**The problem**
In the data below, locate the line containing "Imagem Casa em" and the line containing "The Cultural History", then retype both and everything between them exactly. Pictures are not part of the copy.
START Material provided
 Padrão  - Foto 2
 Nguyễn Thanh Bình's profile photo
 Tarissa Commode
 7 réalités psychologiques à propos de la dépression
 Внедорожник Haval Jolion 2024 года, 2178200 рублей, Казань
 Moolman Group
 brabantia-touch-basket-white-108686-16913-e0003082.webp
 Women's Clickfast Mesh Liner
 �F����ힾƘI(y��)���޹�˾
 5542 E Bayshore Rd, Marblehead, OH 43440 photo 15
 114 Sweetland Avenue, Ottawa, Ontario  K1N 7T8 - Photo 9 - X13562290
END Material provided
START Material provided
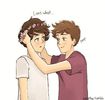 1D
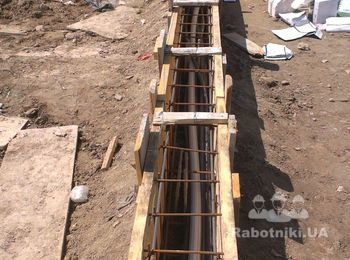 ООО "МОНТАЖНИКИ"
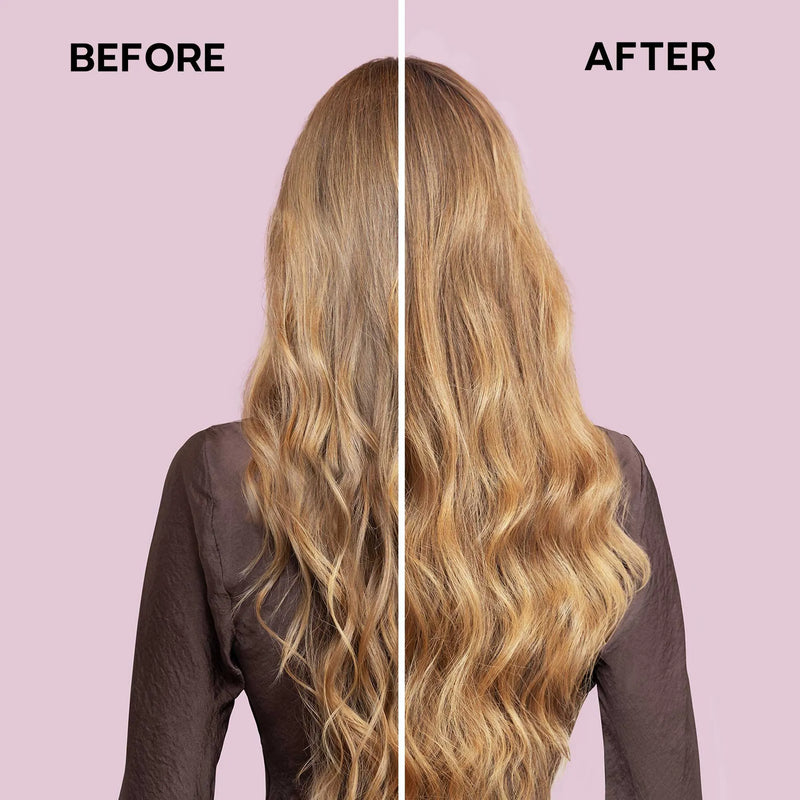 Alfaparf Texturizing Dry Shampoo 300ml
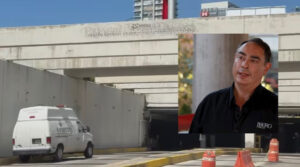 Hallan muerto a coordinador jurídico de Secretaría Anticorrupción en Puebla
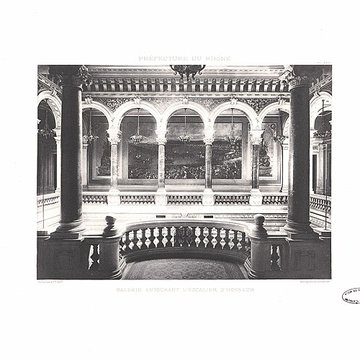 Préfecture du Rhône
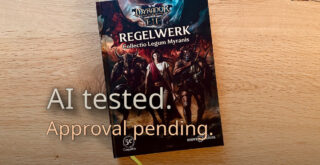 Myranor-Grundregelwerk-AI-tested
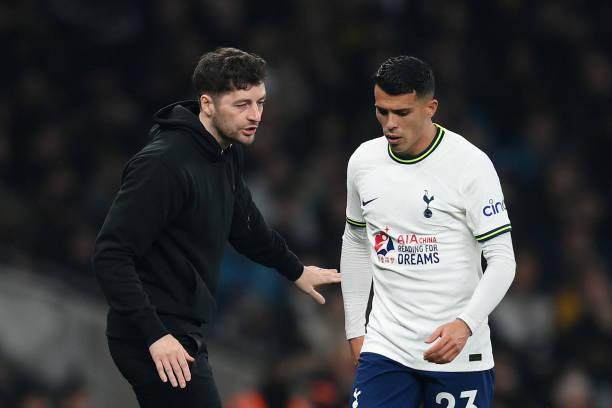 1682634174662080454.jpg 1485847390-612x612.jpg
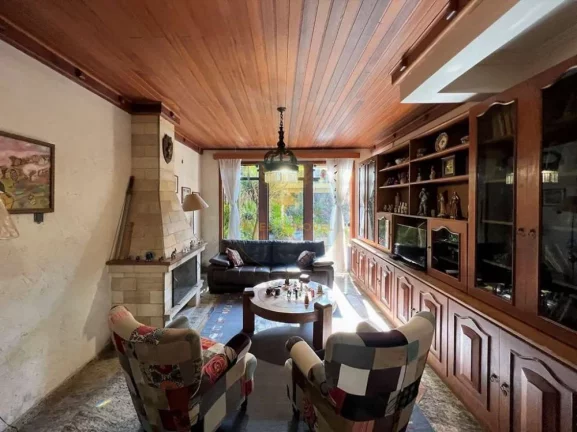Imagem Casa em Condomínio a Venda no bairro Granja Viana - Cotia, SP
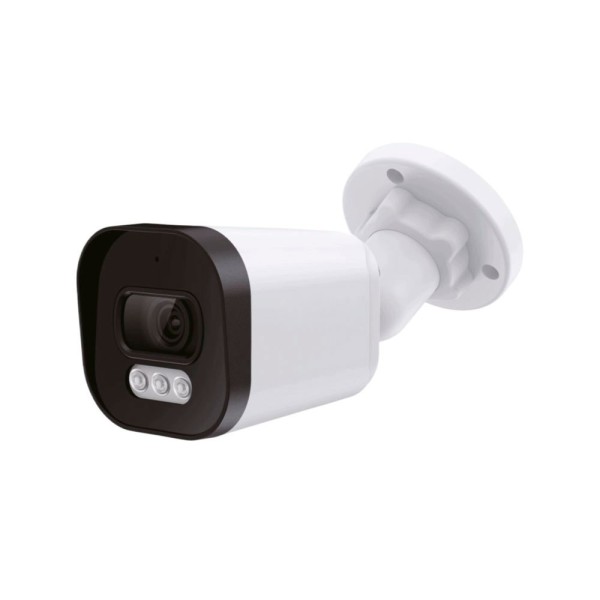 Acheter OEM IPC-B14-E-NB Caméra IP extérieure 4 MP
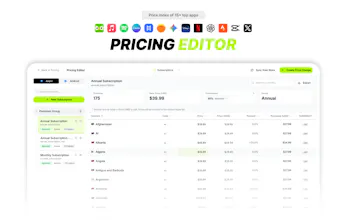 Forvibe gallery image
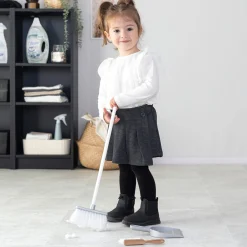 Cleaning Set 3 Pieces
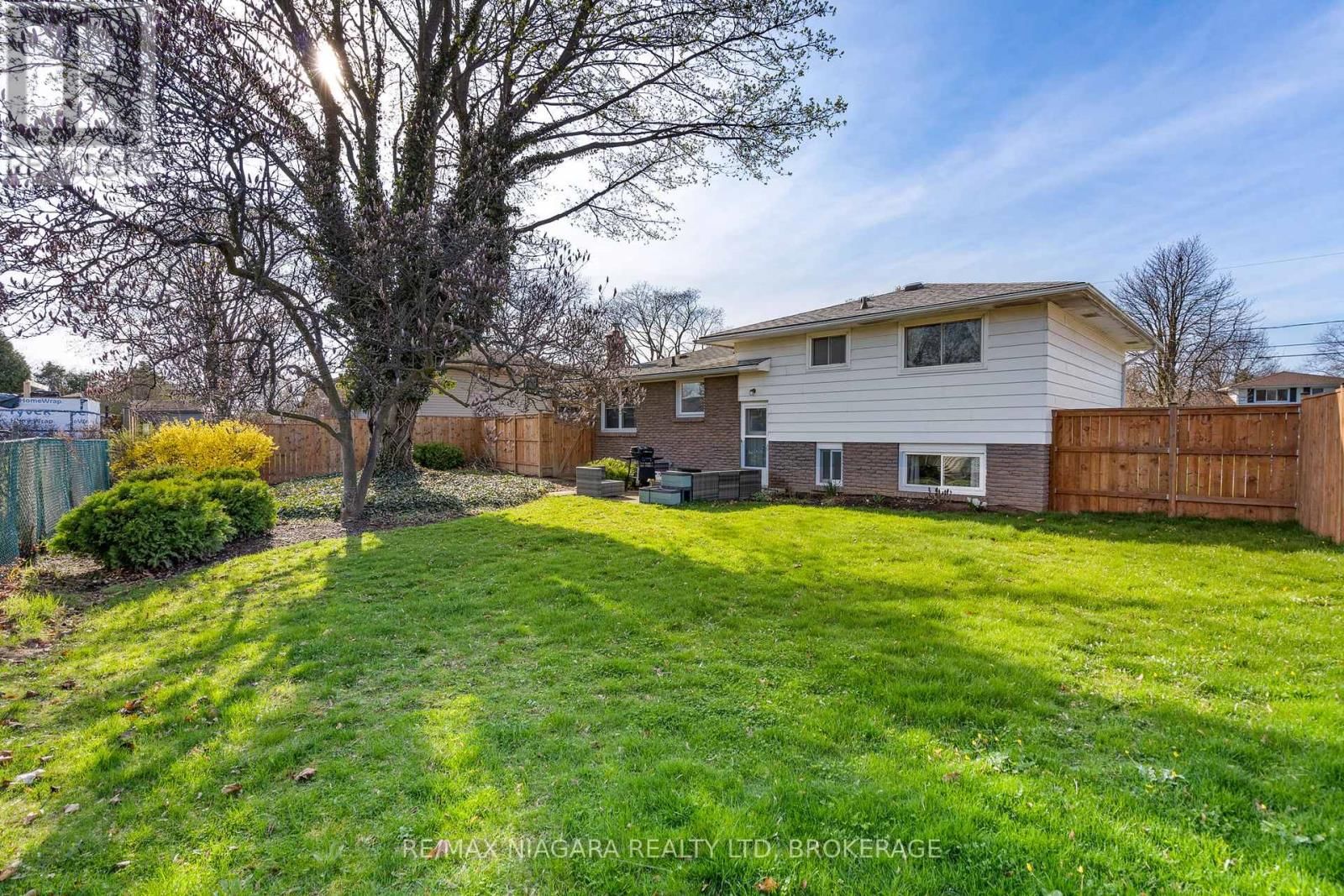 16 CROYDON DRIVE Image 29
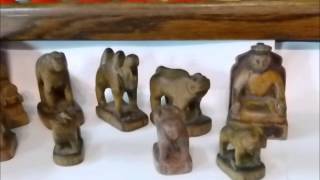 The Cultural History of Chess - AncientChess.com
END Material provided
START Material provided
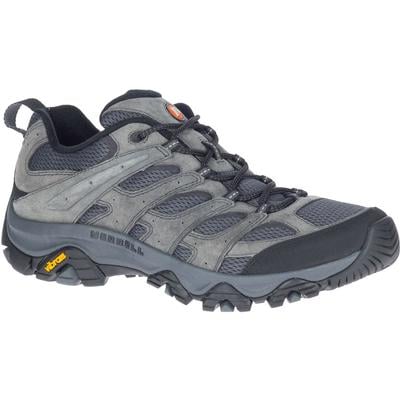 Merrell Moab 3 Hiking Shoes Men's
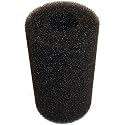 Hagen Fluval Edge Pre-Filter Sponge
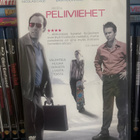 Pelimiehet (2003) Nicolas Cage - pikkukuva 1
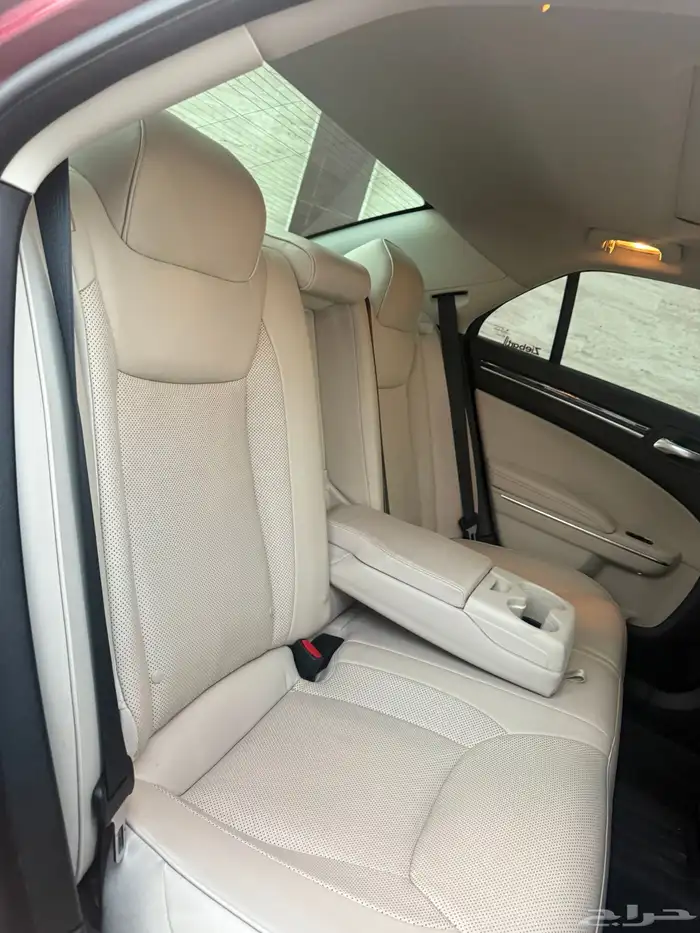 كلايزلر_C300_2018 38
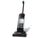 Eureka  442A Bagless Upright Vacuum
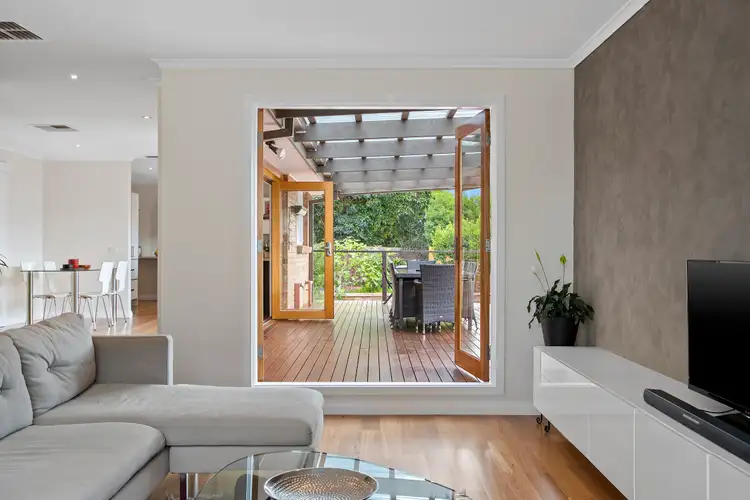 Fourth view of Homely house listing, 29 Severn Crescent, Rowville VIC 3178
END Material provided
**Solution for this problem**
Imagem Casa em Condomínio a Venda no bairro Granja Viana - Cotia, SP
 Acheter OEM IPC-B14-E-NB Caméra IP extérieure 4 MP
 Forvibe gallery image
 Cleaning Set 3 Pieces
 16 CROYDON DRIVE Image 29
 The Cultural History of Chess - AncientChess.com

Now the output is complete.